[Start of Attachment]

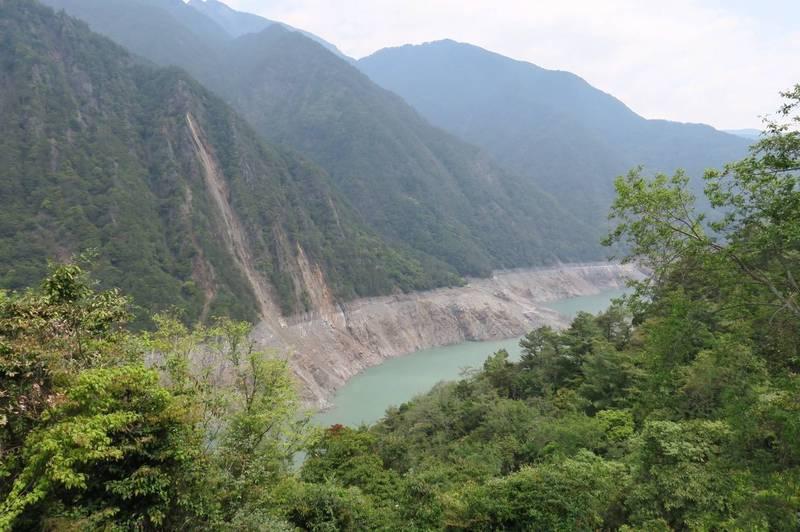 德基水庫今日水位比25日上升了0.44公尺。(民眾提供)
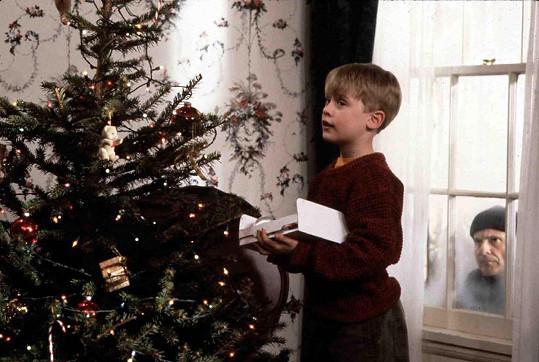 Macaulay Culkin a Joe Pesci jako Kevin McCallister a zloděj Harry ve filmu Sám doma
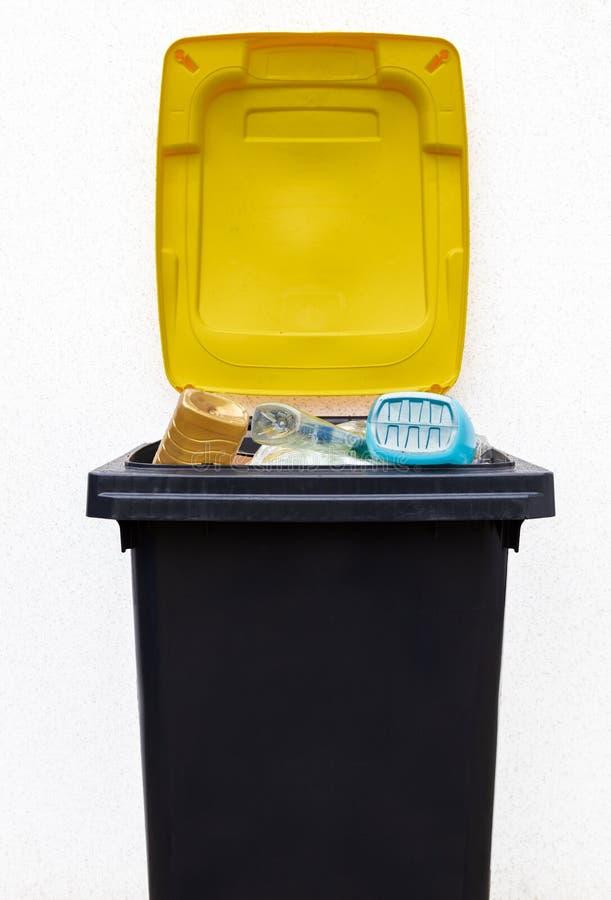 Δοχείο απορριμάτων για το πλαστικό στοκ εικόνα με δικαίωμα ελεύθερης χρήσης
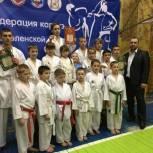 Ярцевские партийцы помогли каратистам выступить на турнире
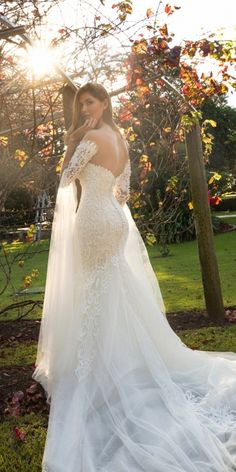Christina Rossi wedding dresses are renowned for attention to detail, unique, classy style. Wedding Dresses 2018, Bridesmaid Dresses, Classy Wedding Dress, Fall Outfits, Fashion Outfits, Bridal Gowns, Classy Style, Hair Style, Models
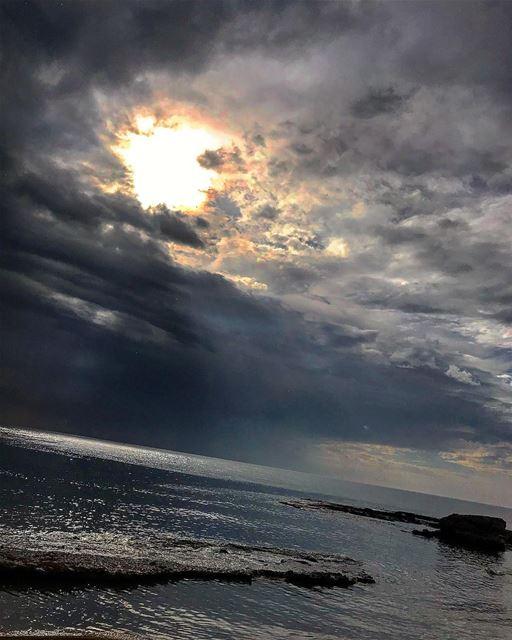 A cloudy day 😍 lebanon batroun bahsa raysbatroun clouds cloudyday ... (RAY's Batroun)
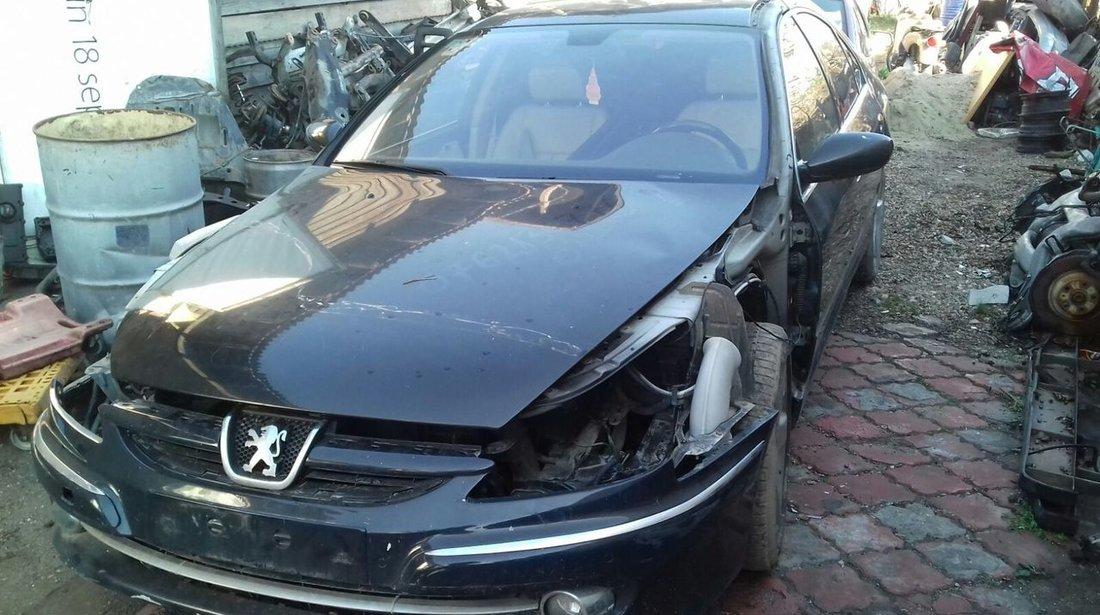 Dezmembrez Peugeot 607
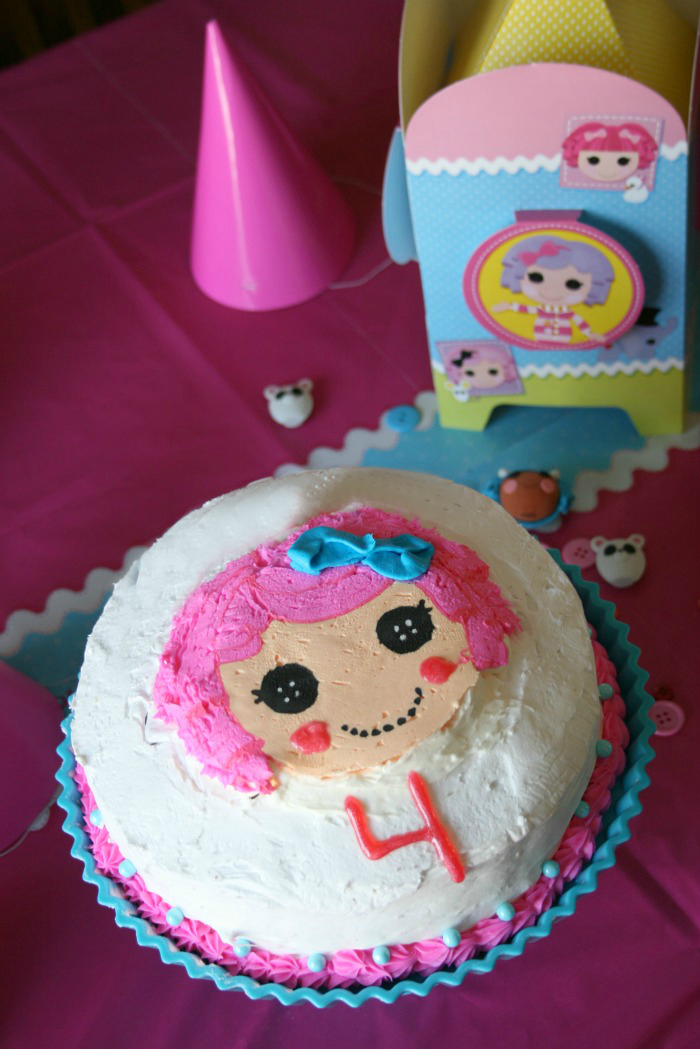 Easy Cake Decorating with Frosting Transfers - Family Fresh Meals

[End of Attachment]

Work required → Nothing but the pictures may be dropped as you repeat the listing above exactly.

Reply →
 德基水庫今日水位比25日上升了0.44公尺。(民眾提供)
 Macaulay Culkin a Joe Pesci jako Kevin McCallister a zloděj Harry ve filmu Sám doma
 Δοχείο απορριμάτων για το πλαστικό στοκ εικόνα με δικαίωμα ελεύθερης χρήσης
 Ярцевские партийцы помогли каратистам выступить на турнире
Christina Rossi wedding dresses are renowned for attention to detail, unique, classy style. Wedding Dresses 2018, Bridesmaid Dresses, Classy Wedding Dress, Fall Outfits, Fashion Outfits, Bridal Gowns, Classy Style, Hair Style, Models
 A cloudy day 😍 lebanon batroun bahsa raysbatroun clouds cloudyday ... (RAY's Batroun)
 Dezmembrez Peugeot 607
 Easy Cake Decorating with Frosting Transfers - Family Fresh Meals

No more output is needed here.